Required action:
Each line in the entries below that holds the word "remains" belongs in the answer.
((
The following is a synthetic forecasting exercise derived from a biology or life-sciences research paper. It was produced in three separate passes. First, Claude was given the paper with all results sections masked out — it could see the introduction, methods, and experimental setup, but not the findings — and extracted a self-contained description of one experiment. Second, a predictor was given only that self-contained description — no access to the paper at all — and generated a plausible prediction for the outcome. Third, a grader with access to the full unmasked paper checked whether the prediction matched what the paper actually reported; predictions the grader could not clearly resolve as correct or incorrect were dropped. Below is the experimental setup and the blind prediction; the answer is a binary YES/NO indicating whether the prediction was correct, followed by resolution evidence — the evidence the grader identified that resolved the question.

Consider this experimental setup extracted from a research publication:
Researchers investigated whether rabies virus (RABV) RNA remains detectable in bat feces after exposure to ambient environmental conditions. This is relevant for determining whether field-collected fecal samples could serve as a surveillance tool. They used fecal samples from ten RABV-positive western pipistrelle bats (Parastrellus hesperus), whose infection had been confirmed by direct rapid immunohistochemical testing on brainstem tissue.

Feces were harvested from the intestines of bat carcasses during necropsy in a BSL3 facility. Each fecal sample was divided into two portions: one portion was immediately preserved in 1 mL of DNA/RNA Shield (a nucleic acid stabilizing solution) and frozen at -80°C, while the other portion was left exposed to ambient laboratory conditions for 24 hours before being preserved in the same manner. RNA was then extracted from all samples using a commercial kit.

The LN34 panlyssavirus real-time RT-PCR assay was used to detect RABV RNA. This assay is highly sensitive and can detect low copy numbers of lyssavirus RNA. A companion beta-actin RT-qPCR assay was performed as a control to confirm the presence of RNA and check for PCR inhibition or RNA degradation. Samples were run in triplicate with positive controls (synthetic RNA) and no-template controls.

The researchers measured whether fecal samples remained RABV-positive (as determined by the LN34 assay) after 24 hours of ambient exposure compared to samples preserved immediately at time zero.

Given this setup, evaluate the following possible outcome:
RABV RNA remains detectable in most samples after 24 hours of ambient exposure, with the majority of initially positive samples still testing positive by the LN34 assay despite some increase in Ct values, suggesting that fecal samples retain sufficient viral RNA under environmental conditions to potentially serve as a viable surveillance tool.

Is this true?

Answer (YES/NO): YES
))
Written solution:
Researchers investigated whether rabies virus (RABV) RNA remains detectable in bat feces after exposure to ambient environmental conditions. This is relevant for determining whether field-collected fecal samples could serve as a surveillance tool. They used fecal samples from ten RABV-positive western pipistrelle bats (Parastrellus hesperus), whose infection had been confirmed by direct rapid immunohistochemical testing on brainstem tissue.
RABV RNA remains detectable in most samples after 24 hours of ambient exposure, with the majority of initially positive samples still testing positive by the LN34 assay despite some increase in Ct values, suggesting that fecal samples retain sufficient viral RNA under environmental conditions to potentially serve as a viable surveillance tool.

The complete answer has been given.